## [TASK TO CARRY OUT]
Exact repetition, pictures omitted: give every record below again.

## [SUPPLIED MATERIAL]
☆ ☆ ☆

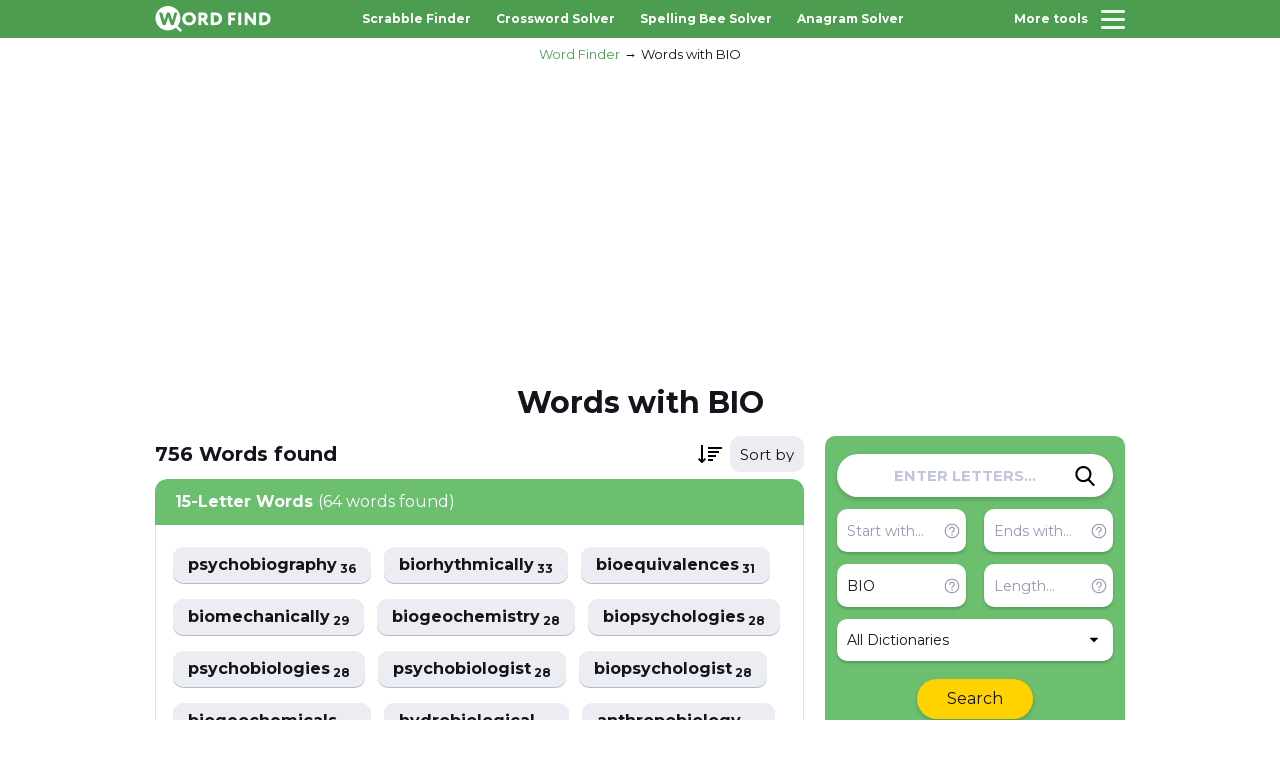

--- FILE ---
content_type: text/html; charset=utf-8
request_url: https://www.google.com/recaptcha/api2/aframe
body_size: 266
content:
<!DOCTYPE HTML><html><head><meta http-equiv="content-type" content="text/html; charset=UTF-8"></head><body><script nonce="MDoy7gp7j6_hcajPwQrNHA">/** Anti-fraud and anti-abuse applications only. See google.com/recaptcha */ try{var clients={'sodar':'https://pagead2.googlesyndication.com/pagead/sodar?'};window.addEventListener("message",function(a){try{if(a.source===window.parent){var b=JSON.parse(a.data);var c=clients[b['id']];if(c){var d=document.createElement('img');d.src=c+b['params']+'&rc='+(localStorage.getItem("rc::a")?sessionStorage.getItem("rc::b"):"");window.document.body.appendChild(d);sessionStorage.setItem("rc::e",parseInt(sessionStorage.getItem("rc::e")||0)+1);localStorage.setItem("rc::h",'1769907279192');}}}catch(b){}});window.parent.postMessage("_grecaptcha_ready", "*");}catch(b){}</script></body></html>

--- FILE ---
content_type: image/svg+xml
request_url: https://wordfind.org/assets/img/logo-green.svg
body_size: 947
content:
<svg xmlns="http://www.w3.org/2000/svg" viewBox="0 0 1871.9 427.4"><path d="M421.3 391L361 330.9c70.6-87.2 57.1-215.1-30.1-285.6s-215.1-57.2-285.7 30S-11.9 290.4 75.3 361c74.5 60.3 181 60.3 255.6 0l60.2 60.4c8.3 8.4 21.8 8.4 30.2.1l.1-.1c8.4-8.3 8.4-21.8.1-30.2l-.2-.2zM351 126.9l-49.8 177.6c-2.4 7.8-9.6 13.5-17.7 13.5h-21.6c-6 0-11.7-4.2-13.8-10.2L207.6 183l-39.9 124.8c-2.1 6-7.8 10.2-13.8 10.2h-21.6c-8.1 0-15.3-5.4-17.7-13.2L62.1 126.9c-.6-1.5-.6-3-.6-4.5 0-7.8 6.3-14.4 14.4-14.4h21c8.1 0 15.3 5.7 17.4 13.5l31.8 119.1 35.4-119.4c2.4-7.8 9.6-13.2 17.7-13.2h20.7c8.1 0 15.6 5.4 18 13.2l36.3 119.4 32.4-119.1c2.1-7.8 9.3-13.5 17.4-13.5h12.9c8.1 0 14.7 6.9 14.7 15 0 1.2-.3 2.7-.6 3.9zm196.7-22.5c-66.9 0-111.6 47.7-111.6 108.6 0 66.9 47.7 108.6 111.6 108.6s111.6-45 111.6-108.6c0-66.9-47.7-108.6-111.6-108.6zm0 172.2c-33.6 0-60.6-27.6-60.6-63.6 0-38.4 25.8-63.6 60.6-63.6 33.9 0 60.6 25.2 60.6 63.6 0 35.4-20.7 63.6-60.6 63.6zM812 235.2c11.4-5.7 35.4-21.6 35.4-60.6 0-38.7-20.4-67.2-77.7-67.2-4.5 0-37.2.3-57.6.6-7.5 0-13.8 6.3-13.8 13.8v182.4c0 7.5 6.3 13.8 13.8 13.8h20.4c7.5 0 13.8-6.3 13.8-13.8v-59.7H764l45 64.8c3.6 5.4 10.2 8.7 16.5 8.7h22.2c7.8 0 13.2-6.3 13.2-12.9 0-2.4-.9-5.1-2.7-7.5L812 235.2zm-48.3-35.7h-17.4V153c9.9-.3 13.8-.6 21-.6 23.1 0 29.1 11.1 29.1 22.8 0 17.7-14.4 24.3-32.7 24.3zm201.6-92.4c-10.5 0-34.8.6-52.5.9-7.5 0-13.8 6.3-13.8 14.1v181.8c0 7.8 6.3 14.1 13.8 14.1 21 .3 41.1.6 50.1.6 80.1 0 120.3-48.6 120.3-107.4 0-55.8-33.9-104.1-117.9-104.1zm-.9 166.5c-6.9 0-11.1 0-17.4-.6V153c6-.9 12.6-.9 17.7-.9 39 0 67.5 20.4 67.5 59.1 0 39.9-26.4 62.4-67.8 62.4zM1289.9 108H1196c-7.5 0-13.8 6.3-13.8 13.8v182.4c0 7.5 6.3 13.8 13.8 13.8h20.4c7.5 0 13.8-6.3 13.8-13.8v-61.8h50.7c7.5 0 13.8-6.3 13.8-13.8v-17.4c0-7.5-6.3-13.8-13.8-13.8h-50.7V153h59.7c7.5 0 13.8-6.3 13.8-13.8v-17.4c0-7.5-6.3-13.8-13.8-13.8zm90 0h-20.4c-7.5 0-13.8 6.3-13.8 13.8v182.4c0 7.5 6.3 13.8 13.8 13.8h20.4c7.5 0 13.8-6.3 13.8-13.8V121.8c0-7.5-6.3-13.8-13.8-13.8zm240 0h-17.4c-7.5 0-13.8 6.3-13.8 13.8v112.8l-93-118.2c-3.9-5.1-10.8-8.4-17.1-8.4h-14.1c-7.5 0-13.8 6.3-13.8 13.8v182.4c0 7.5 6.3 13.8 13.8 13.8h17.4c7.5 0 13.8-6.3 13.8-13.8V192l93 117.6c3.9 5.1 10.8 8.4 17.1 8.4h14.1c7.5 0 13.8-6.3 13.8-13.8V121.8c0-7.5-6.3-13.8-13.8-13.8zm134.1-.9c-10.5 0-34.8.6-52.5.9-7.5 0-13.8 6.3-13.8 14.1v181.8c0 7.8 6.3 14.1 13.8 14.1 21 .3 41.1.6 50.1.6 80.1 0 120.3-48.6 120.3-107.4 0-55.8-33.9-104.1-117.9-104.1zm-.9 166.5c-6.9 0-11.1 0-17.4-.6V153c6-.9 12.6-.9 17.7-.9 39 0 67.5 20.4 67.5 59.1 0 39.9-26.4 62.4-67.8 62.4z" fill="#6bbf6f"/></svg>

☆ ☆ ☆

## [SOLUTION FOR THIS EXERCISE]
--- FILE ---
content_type: text/html; charset=utf-8
request_url: https://www.google.com/recaptcha/api2/aframe
body_size: 266
content:
<!DOCTYPE HTML><html><head><meta http-equiv="content-type" content="text/html; charset=UTF-8"></head><body><script nonce="MDoy7gp7j6_hcajPwQrNHA">/** Anti-fraud and anti-abuse applications only. See google.com/recaptcha */ try{var clients={'sodar':'https://pagead2.googlesyndication.com/pagead/sodar?'};window.addEventListener("message",function(a){try{if(a.source===window.parent){var b=JSON.parse(a.data);var c=clients[b['id']];if(c){var d=document.createElement('img');d.src=c+b['params']+'&rc='+(localStorage.getItem("rc::a")?sessionStorage.getItem("rc::b"):"");window.document.body.appendChild(d);sessionStorage.setItem("rc::e",parseInt(sessionStorage.getItem("rc::e")||0)+1);localStorage.setItem("rc::h",'1769907279192');}}}catch(b){}});window.parent.postMessage("_grecaptcha_ready", "*");}catch(b){}</script></body></html>

--- FILE ---
content_type: image/svg+xml
request_url: https://wordfind.org/assets/img/logo-green.svg
body_size: 947
content:
<svg xmlns="http://www.w3.org/2000/svg" viewBox="0 0 1871.9 427.4"><path d="M421.3 391L361 330.9c70.6-87.2 57.1-215.1-30.1-285.6s-215.1-57.2-285.7 30S-11.9 290.4 75.3 361c74.5 60.3 181 60.3 255.6 0l60.2 60.4c8.3 8.4 21.8 8.4 30.2.1l.1-.1c8.4-8.3 8.4-21.8.1-30.2l-.2-.2zM351 126.9l-49.8 177.6c-2.4 7.8-9.6 13.5-17.7 13.5h-21.6c-6 0-11.7-4.2-13.8-10.2L207.6 183l-39.9 124.8c-2.1 6-7.8 10.2-13.8 10.2h-21.6c-8.1 0-15.3-5.4-17.7-13.2L62.1 126.9c-.6-1.5-.6-3-.6-4.5 0-7.8 6.3-14.4 14.4-14.4h21c8.1 0 15.3 5.7 17.4 13.5l31.8 119.1 35.4-119.4c2.4-7.8 9.6-13.2 17.7-13.2h20.7c8.1 0 15.6 5.4 18 13.2l36.3 119.4 32.4-119.1c2.1-7.8 9.3-13.5 17.4-13.5h12.9c8.1 0 14.7 6.9 14.7 15 0 1.2-.3 2.7-.6 3.9zm196.7-22.5c-66.9 0-111.6 47.7-111.6 108.6 0 66.9 47.7 108.6 111.6 108.6s111.6-45 111.6-108.6c0-66.9-47.7-108.6-111.6-108.6zm0 172.2c-33.6 0-60.6-27.6-60.6-63.6 0-38.4 25.8-63.6 60.6-63.6 33.9 0 60.6 25.2 60.6 63.6 0 35.4-20.7 63.6-60.6 63.6zM812 235.2c11.4-5.7 35.4-21.6 35.4-60.6 0-38.7-20.4-67.2-77.7-67.2-4.5 0-37.2.3-57.6.6-7.5 0-13.8 6.3-13.8 13.8v182.4c0 7.5 6.3 13.8 13.8 13.8h20.4c7.5 0 13.8-6.3 13.8-13.8v-59.7H764l45 64.8c3.6 5.4 10.2 8.7 16.5 8.7h22.2c7.8 0 13.2-6.3 13.2-12.9 0-2.4-.9-5.1-2.7-7.5L812 235.2zm-48.3-35.7h-17.4V153c9.9-.3 13.8-.6 21-.6 23.1 0 29.1 11.1 29.1 22.8 0 17.7-14.4 24.3-32.7 24.3zm201.6-92.4c-10.5 0-34.8.6-52.5.9-7.5 0-13.8 6.3-13.8 14.1v181.8c0 7.8 6.3 14.1 13.8 14.1 21 .3 41.1.6 50.1.6 80.1 0 120.3-48.6 120.3-107.4 0-55.8-33.9-104.1-117.9-104.1zm-.9 166.5c-6.9 0-11.1 0-17.4-.6V153c6-.9 12.6-.9 17.7-.9 39 0 67.5 20.4 67.5 59.1 0 39.9-26.4 62.4-67.8 62.4zM1289.9 108H1196c-7.5 0-13.8 6.3-13.8 13.8v182.4c0 7.5 6.3 13.8 13.8 13.8h20.4c7.5 0 13.8-6.3 13.8-13.8v-61.8h50.7c7.5 0 13.8-6.3 13.8-13.8v-17.4c0-7.5-6.3-13.8-13.8-13.8h-50.7V153h59.7c7.5 0 13.8-6.3 13.8-13.8v-17.4c0-7.5-6.3-13.8-13.8-13.8zm90 0h-20.4c-7.5 0-13.8 6.3-13.8 13.8v182.4c0 7.5 6.3 13.8 13.8 13.8h20.4c7.5 0 13.8-6.3 13.8-13.8V121.8c0-7.5-6.3-13.8-13.8-13.8zm240 0h-17.4c-7.5 0-13.8 6.3-13.8 13.8v112.8l-93-118.2c-3.9-5.1-10.8-8.4-17.1-8.4h-14.1c-7.5 0-13.8 6.3-13.8 13.8v182.4c0 7.5 6.3 13.8 13.8 13.8h17.4c7.5 0 13.8-6.3 13.8-13.8V192l93 117.6c3.9 5.1 10.8 8.4 17.1 8.4h14.1c7.5 0 13.8-6.3 13.8-13.8V121.8c0-7.5-6.3-13.8-13.8-13.8zm134.1-.9c-10.5 0-34.8.6-52.5.9-7.5 0-13.8 6.3-13.8 14.1v181.8c0 7.8 6.3 14.1 13.8 14.1 21 .3 41.1.6 50.1.6 80.1 0 120.3-48.6 120.3-107.4 0-55.8-33.9-104.1-117.9-104.1zm-.9 166.5c-6.9 0-11.1 0-17.4-.6V153c6-.9 12.6-.9 17.7-.9 39 0 67.5 20.4 67.5 59.1 0 39.9-26.4 62.4-67.8 62.4z" fill="#6bbf6f"/></svg>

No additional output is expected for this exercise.